Which of the lines below contain the word "dark"? Copy each one in full.

— Start of Given records —

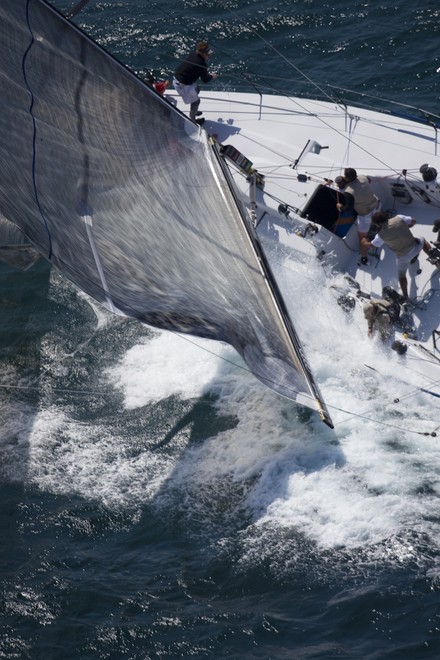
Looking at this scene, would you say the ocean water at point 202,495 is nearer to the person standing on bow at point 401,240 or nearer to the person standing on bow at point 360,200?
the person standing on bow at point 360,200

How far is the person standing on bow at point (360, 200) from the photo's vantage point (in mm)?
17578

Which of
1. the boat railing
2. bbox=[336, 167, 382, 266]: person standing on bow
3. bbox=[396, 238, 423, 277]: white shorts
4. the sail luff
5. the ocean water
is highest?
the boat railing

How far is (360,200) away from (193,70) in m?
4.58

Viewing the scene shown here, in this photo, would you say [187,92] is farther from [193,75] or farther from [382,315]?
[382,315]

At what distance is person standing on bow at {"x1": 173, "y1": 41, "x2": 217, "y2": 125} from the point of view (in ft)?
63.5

— End of Given records —
— Start of Given records —

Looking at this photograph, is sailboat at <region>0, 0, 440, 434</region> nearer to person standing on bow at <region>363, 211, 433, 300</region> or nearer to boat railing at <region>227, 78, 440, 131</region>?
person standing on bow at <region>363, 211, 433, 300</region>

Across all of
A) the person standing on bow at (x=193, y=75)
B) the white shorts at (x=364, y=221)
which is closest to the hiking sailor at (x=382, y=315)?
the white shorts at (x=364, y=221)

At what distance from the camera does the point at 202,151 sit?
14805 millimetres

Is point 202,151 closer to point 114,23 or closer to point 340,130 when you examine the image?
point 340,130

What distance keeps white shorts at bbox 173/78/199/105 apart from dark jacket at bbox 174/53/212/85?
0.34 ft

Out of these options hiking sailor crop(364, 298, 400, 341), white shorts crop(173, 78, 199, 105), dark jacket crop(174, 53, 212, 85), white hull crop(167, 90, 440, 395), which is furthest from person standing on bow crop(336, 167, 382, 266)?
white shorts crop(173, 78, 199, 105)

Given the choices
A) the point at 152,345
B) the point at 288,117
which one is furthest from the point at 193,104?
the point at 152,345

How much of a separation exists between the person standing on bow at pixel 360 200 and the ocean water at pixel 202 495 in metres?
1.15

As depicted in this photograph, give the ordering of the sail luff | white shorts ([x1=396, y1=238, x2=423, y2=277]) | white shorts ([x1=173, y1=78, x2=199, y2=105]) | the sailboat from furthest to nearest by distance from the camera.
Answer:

— End of Given records —

• Full output
What distance keeps white shorts at bbox 173/78/199/105 apart from dark jacket at bbox 174/53/212/85?
Out of these options hiking sailor crop(364, 298, 400, 341), white shorts crop(173, 78, 199, 105), dark jacket crop(174, 53, 212, 85), white hull crop(167, 90, 440, 395), which is furthest from person standing on bow crop(336, 167, 382, 266)?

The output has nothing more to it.